Pois bem. Voltemos ao filme de Cristiano Burlan. A citada característica de resistência (talvez fosse melhor dizer de oposição) de Bernardet, esse seu espírito altivamente “do contra”, é que anima o personagem do mendigo, a certa altura chamado de Joaquim. Não é propriamente um misantropo (acusação feita a certa altura por um ex-aluno), mas alguém que não faz questão de se adequar às expectativas do outro. Alguém que parece dizer em silêncio os versos de Caetano Veloso: “Onde queres prazer, sou o que dói/ e onde queres tortura, mansidão,/ onde queres um lar, revolução/ e onde queres bandido sou herói”.
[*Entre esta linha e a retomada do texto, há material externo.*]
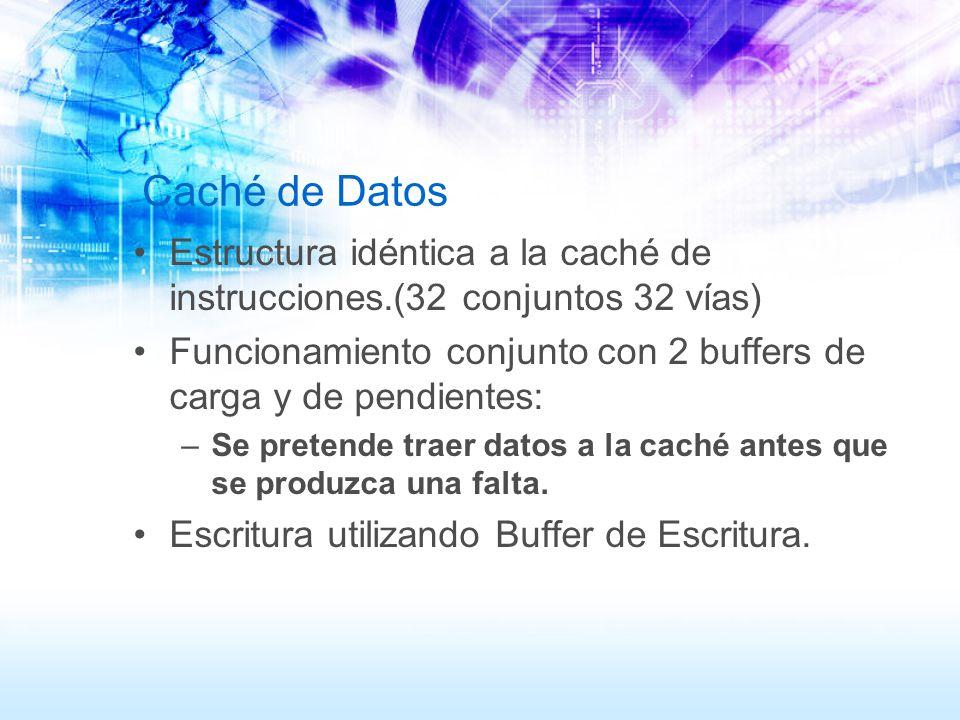 Caché de Datos Estructura idéntica a la caché de instrucciones.(32 conjuntos 32 vías) Funcionamiento conjunto con 2 buffers de carga y de pendientes:
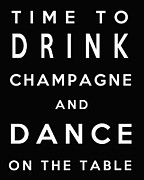Words Background Prints - Drink Champagne Print by Nomad Art And  Design
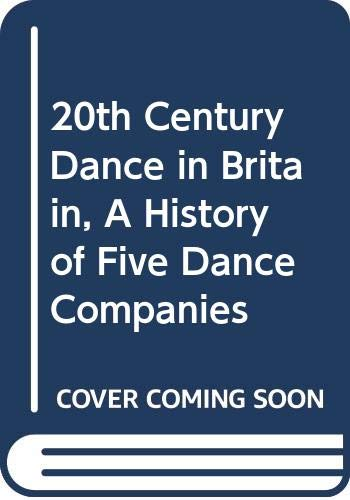 9787774550054: 20th Century Dance in Britain, A History of Five Dance Companies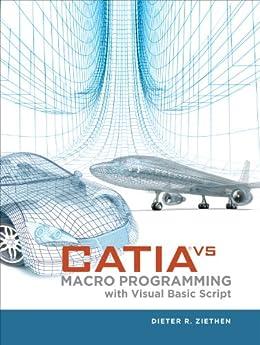 CATIA V5: Macro Programming with Visual Basic Script de [Ziethen, Dieter R.]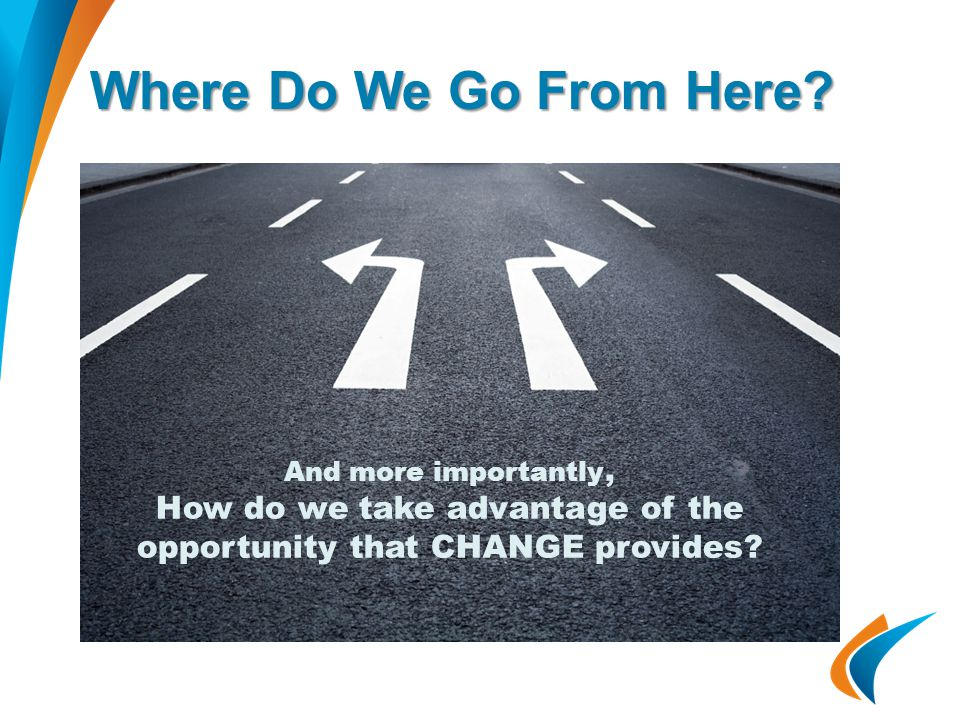 Where Do We Go From Here? And more importantly, How do we take advantage of the opportunity that CHANGE provides?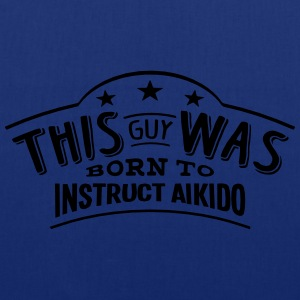 this guy was born to instruct aikido - Tote Bag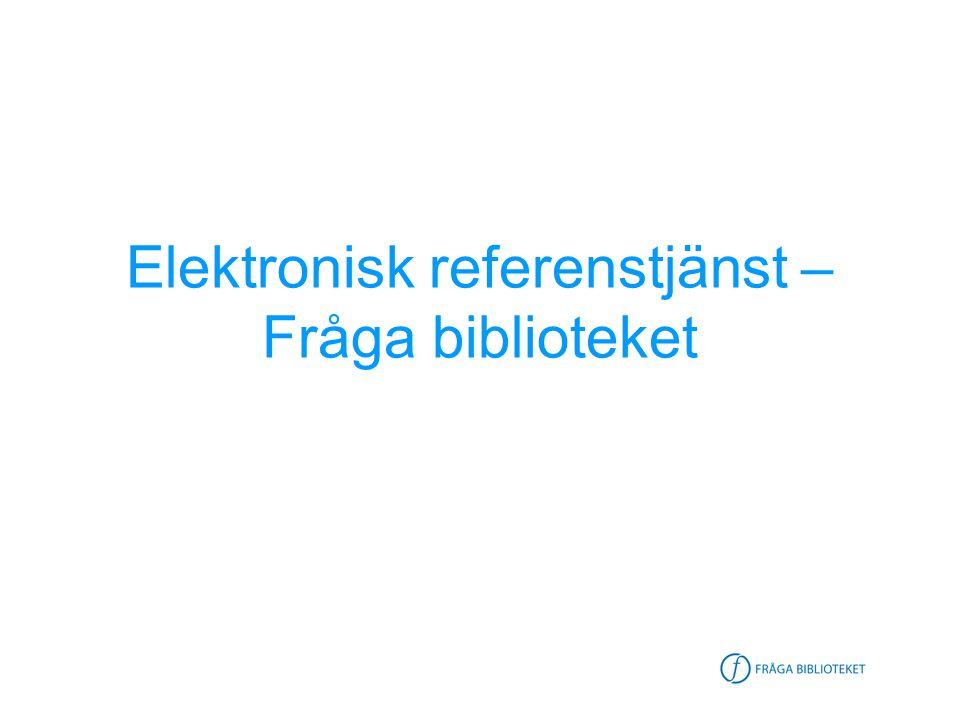 Elektronisk referenstjänst / Linnea Sjögren 2005-08-26 Samarbete med Ordbron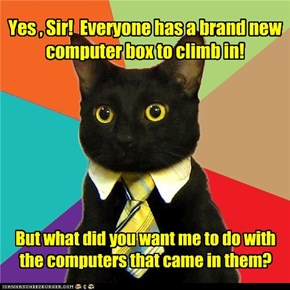 Yes , Sir!  Everyone has a brand new computer box to climb in!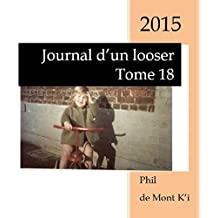 Journal d'un looser: Tome 18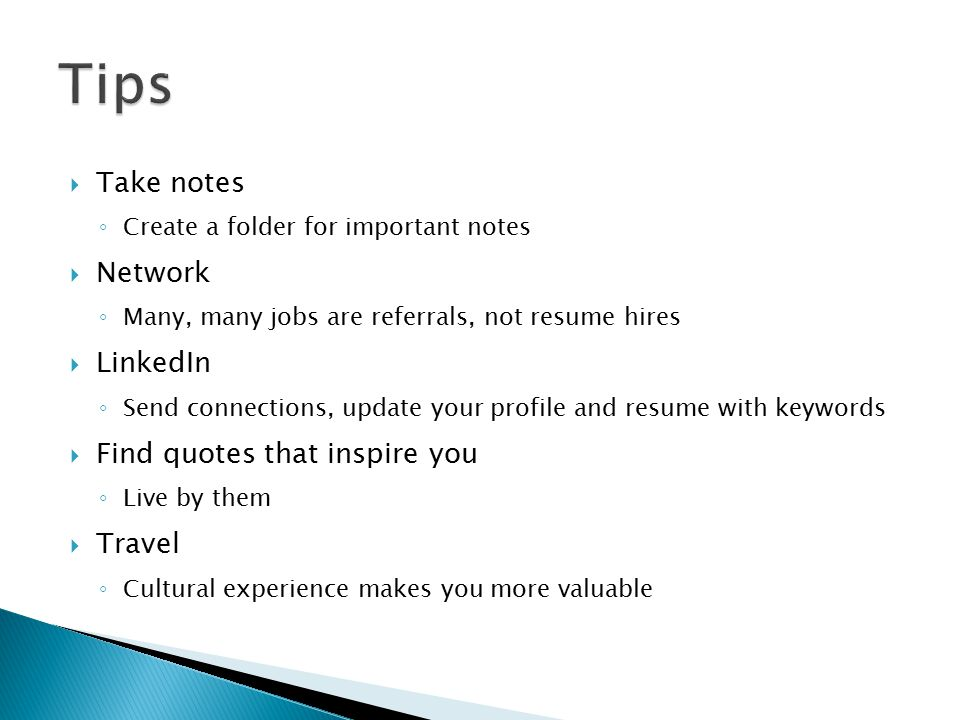  Take notes ◦ Create a folder for important notes  Network ◦ Many, many jobs are referrals, not resume hires  LinkedIn ◦ Send connections, update your profile and resume with keywords  Find quotes that inspire you ◦ Live by them  Travel ◦ Cultural experience makes you more valuable PERSONAL AND CONFIDENTIAL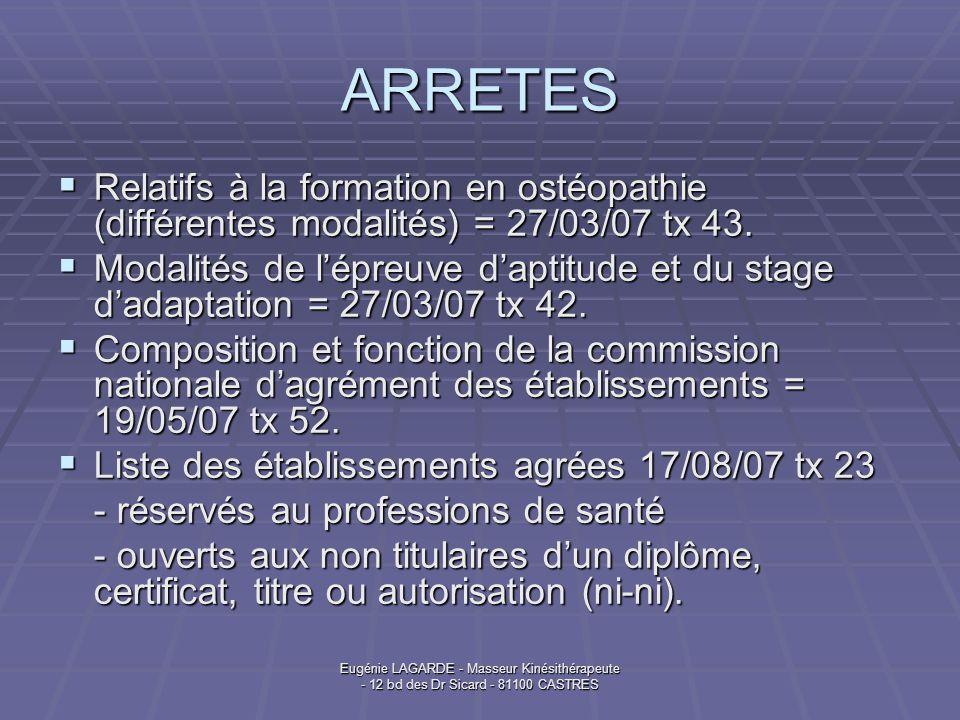 ARRETES Relatifs à la formation en ostéopathie (différentes modalités) = 27/03/07 tx 43.
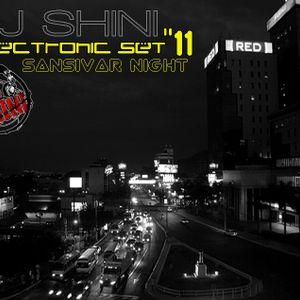 DJ Shini - Electronic Set SanSivar Night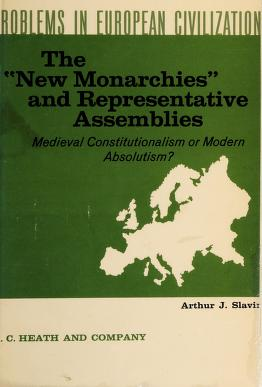 Cover of: The new monarchies and representative assemblies | Arthur Joseph Slavin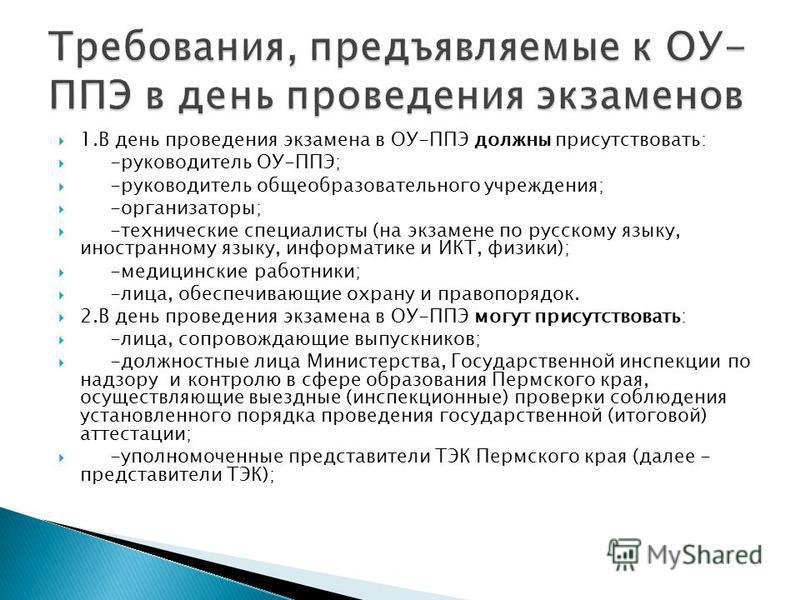 1. В день проведения экзамена в ОУ-ППЭ должны присутствовать: -руководитель ОУ-ППЭ; -руководитель общеобразовательного учреждения; -организаторы; -технические специалисты (на экзамене по русскому языку, иностранному языку, информатике и ИКТ, физики);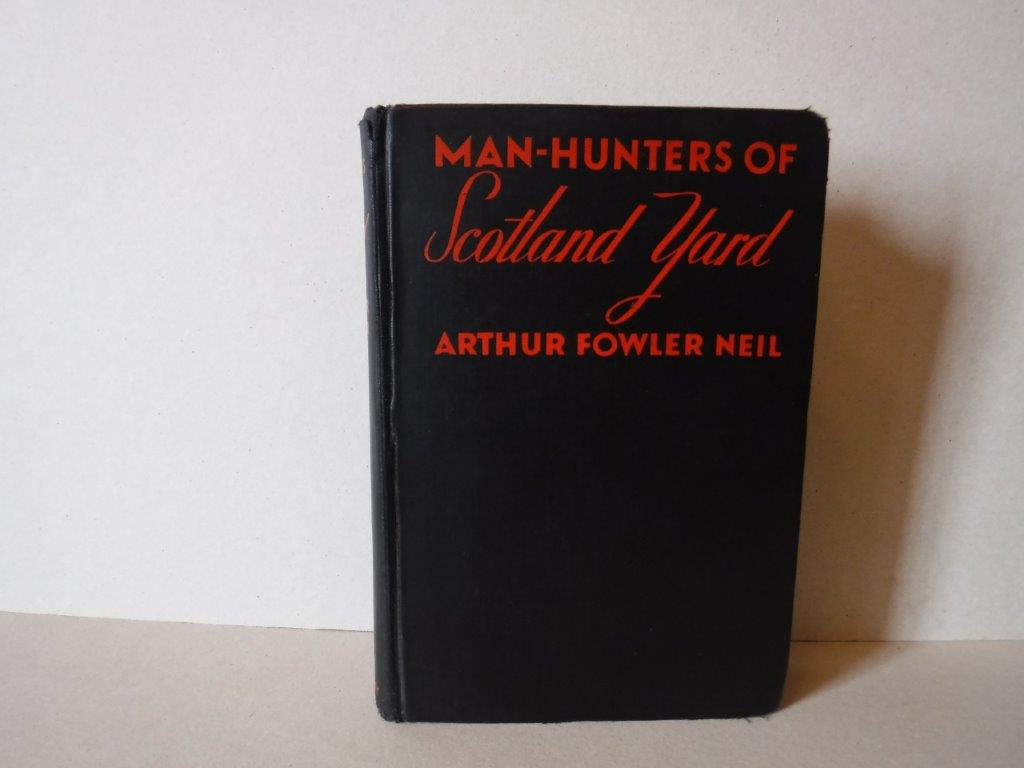 Image for Man-Hunters of Scotland Yard: The Recollections of Forty Years of a Detective's Life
Em seu périplo meio inexplicável pela cidade (ele não mendiga, não vasculha lixo, não procura abrigo nem pessoas conhecidas) esse personagem invisível acaba por revelar, por tornar visíveis, os lugares por onde passa e os seres com quem, a contragosto, se relaciona: o casal de classe média e má consciência que lhe oferece comida, a garota que o entrevista para um trabalho universitário, o segurança que o impede de se aproximar dançando de uma cantora de rua, o companheiro de pernoite na calçada.
Um tanto por sua própria natureza híbrida, outro tanto por uma certa autocomplacência dos realizadores, trata-se de uma narrativa irregular, com vários momentos de encenação frouxa (como o diálogo na praça com um ex-aluno, encarnado pelo também crítico Francis Vogner, ou as entrevistas da jovem universitária) e outros de uma áspera beleza, sobretudo os filmados à noite no Minhocão deserto.
Para terminar, uma dúvida e uma certeza. A dúvida: como esse filme chega a um espectador que não sabe quem é Jean-Claude Bernardet e vê ali apenas um velho esquisito, meio petulante, que vive na rua e fala francês? Mais que uma dúvida, é uma sincera curiosidade.
A certeza: se o filme fosse em cores, a feiura da cidade seria insuportável. Entretanto o preto e branco se justifica não apenas por uma razão estética em sentido estrito (a busca da “beleza”), mas também por uma exigência de síntese e depuração. A intenção do filme, claramente, não era de registro naturalista, mas de uma reflexão mais elevada sobre, entre outras coisas, a inserção de um indivíduo singular no espaço coletivo e anônimo da cidade. Um corpo estranho num organismo ainda mais estranho, mas que nos habituamos a ver como normal. Nesse sentido, pensando bem, que escolha poderia ser melhor que Jean-Claude Bernardet?